■ **Source text**

How do you solve #7p^2+16=2151#?

2 Answers
May 30, 2017

Answer:

#+-17.5#

Explanation:

First rearrange the equation to have all like terms on one side and unlike terms on the other:

#7p^2 = 2135#

Divide by #7# to get #p# on its own and then square root it.

#p^2 = 305#
#sqrt(p^2)= +-sqrt(305)#

#p =+-sqrt(305)#

#= +-17.4642492#

#= +-17.5 # (to 3 sf)

May 30, 2017

Answer:

See a solution process below:

Explanation:

First, subtract #color(red)(16)# from each side of the equation to isolate the #p# term while keeping the equation balanced:

#7p^2 + 16 - color(red)(16) = 2151 - color(red)(16)#

#7p^2 + 0 = 2135#

#7p^2 = 2135#

Next, divide each side of the equation by #color(red)(7)# to isolate #p^2# while keeping the equation balanced:

#(7p^2)/color(red)(7) = 2135/color(red)(7)#

#(color(red)(cancel(color(black)(7)))p^2)/cancel(color(red)(7)) = 305#

#p^2 = 305#

Now, take the square root of each side of the equation to solve for #p# while keeping the equation balanced. Remember, the square root of a number produces both a positive and negative result:

#sqrt(p^2) = +-sqrt(305)#

#p = +-17.464# rounded to the nearest thousandth.

■ **Entries shown**
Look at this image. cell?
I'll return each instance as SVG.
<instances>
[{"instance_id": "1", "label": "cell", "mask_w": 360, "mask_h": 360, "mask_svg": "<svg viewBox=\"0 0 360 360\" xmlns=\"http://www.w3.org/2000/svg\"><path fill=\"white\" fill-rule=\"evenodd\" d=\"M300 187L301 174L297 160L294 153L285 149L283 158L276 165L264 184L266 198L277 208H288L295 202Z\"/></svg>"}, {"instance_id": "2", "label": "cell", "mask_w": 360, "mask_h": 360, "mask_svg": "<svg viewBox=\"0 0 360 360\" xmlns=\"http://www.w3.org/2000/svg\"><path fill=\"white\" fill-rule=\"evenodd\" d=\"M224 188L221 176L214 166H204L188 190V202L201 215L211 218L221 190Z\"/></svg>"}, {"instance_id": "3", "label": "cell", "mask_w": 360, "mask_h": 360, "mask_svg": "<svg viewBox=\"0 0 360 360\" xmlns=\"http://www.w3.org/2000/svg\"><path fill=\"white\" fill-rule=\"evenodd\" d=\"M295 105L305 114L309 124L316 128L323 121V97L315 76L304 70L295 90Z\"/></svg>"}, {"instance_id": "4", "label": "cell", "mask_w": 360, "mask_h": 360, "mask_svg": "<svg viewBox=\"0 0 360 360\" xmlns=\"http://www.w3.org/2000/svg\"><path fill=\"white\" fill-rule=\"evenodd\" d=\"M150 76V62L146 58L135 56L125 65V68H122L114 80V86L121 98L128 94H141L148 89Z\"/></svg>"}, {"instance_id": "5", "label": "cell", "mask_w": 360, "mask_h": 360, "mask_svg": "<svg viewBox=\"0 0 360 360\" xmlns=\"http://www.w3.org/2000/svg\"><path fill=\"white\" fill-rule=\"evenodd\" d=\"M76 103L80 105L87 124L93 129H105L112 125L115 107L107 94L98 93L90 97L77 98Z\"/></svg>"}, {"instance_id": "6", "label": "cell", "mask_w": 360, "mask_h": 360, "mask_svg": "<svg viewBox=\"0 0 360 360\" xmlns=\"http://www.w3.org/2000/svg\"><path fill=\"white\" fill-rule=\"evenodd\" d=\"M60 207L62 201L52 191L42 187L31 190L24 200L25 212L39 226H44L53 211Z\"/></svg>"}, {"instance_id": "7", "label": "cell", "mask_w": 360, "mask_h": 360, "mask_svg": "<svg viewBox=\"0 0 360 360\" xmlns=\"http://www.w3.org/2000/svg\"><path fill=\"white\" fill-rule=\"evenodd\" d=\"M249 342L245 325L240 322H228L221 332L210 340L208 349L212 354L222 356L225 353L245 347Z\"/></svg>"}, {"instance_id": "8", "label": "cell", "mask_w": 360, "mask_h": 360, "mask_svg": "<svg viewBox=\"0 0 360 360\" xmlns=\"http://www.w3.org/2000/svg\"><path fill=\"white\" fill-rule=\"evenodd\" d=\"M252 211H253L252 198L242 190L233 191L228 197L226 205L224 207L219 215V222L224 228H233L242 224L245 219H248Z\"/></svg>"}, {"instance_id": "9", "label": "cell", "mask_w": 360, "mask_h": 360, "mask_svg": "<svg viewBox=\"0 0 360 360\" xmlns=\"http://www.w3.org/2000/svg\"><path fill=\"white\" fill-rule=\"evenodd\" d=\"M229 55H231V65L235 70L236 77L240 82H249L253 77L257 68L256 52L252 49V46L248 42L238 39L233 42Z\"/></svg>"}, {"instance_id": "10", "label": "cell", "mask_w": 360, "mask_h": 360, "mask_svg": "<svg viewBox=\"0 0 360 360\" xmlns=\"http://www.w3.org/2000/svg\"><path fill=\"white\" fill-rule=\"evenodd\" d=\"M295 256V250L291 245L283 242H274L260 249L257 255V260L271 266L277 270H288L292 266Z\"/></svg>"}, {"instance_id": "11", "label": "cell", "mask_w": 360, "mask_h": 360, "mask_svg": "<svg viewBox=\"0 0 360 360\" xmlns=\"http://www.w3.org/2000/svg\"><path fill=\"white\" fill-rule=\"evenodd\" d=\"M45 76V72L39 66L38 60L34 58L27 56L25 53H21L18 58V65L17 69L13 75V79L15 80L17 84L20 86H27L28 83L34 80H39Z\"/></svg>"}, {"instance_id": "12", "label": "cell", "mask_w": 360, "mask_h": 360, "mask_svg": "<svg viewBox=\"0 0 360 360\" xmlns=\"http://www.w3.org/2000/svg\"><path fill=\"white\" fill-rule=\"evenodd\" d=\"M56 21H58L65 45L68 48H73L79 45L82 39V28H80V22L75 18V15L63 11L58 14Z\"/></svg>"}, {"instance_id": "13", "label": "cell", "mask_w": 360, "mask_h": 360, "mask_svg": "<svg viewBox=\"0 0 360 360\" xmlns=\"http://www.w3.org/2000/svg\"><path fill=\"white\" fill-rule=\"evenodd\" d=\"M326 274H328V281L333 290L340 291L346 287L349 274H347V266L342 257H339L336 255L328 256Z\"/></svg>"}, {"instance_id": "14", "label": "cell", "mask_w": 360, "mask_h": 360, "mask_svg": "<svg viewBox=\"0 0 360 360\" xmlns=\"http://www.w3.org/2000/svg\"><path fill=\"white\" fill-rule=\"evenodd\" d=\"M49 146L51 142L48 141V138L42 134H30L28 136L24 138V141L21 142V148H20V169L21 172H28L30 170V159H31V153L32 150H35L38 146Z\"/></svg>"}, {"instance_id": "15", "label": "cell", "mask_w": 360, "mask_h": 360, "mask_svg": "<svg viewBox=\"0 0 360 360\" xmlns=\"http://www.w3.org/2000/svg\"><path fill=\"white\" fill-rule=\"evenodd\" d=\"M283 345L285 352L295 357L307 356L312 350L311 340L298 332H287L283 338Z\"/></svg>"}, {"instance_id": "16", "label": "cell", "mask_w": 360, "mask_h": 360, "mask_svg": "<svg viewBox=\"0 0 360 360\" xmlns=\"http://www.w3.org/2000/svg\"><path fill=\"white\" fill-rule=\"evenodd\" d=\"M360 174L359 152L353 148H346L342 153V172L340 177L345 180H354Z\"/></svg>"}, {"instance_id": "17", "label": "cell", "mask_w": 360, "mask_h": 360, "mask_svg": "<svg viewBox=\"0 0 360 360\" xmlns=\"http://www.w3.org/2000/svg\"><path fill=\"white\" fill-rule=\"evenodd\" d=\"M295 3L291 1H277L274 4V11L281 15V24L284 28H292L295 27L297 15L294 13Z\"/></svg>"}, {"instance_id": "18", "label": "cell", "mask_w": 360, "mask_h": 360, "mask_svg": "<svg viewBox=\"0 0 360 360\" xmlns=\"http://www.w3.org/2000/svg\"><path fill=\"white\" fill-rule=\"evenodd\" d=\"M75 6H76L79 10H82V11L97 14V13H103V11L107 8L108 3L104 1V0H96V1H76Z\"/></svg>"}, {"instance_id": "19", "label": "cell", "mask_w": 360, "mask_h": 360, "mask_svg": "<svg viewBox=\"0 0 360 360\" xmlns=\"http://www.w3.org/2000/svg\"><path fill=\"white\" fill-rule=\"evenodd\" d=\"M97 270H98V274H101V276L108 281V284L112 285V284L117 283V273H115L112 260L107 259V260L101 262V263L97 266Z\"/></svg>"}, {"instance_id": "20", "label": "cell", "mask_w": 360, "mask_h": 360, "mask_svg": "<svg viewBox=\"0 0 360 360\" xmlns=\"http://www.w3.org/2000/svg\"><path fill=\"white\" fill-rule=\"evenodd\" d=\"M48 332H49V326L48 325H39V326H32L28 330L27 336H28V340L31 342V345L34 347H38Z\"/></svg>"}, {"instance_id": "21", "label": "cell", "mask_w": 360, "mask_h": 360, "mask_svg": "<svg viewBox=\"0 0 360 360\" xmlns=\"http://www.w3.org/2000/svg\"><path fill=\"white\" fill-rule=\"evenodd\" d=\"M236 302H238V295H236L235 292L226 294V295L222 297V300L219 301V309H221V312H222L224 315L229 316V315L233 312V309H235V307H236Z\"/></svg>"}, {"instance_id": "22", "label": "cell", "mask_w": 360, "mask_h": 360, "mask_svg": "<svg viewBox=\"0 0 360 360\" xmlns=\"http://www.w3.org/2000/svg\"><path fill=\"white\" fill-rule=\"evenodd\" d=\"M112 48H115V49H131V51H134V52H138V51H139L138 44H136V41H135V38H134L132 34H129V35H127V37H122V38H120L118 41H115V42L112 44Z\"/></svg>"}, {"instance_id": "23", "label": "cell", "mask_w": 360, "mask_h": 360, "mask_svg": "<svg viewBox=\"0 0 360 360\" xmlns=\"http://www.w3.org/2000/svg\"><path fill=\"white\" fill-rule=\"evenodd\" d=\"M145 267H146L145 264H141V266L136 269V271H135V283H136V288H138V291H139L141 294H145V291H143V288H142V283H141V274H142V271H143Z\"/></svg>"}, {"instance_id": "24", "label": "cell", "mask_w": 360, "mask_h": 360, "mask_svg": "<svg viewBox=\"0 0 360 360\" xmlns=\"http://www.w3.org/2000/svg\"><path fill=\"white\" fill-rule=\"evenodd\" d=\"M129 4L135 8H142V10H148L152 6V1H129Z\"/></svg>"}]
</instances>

■ **Work to complete**
Write out the part of the equation-solving thread from "#(7p^2)/color(red)(7) = 2135/color(red)(7)#" to "the nearest thousandth.".

■ **Solution to this task**
#(7p^2)/color(red)(7) = 2135/color(red)(7)#

#(color(red)(cancel(color(black)(7)))p^2)/cancel(color(red)(7)) = 305#

#p^2 = 305#

Now, take the square root of each side of the equation to solve for #p# while keeping the equation balanced. Remember, the square root of a number produces both a positive and negative result:

#sqrt(p^2) = +-sqrt(305)#

#p = +-17.464# rounded to the nearest thousandth.